Come da tradizione sono iniziate con l’omaggio del Presidente della Repubblica Sergio Mattarella all’Altare della Patria le celebrazioni per il 73° anniversario della Liberazione. Il Capo dello Stato, accompagnato dalla Ministra della Difesa, Roberta Pinotti, dal Capo di Stato Maggiore della Difesa, Claudio Graziano, ha passato in rassegna il reparto d’onore e quindi ha deposto una corona d’alloro sulla Tomba del Milite Ignoto. Come sempre poi per le vie della Capitale, da via Genocchi a Porta San Paolo, ha sfilato il corteo dell’Anpi, a cui hanno preso parte numerose associazioni antifasciste.
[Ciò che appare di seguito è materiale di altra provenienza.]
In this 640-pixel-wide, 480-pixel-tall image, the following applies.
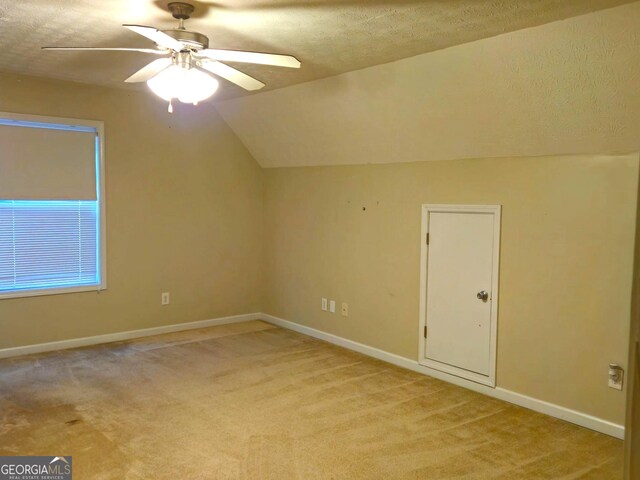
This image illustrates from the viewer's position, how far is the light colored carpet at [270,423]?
2.90 m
La Comunità ebraica ha scelto di non partecipare, riunendosi per una cerimonia a via Tasso. A scatenare la polemica, la presenza della rappresentanza palestinese, che ha sfilato con le bandiere. “In questa giornata bisogna portare rispetto alla storia e ai suoi protagonisti”, ha spiegato in una nota la brigata ebraica, definendo quelli palestinesi “simboli estranei allo spirito del 25 aprile”. “Abbiamo molto lavorato e lavoriamo continuamente per l’unità – ha spiegato il presidente di Anpi Roma, Fabrizio De Santis – e la decisione della Comunità ebraica ci ha sorpreso, ma il senso del 25 aprile è che tutti i partecipanti al corteo accolgano con rispetto i simboli di tutte le formazioni partecipanti”. “Non siamo stati in grado di preservare l’unità del corteo e abbiamo perso una occasione. Abbiamo lasciato che qualcuno introducesse in una festa dei temi estranei a questa festa”, ha dichiarato la sindaca Raggi, “ma le porte del Campidoglio restano aperte”, ha concluso.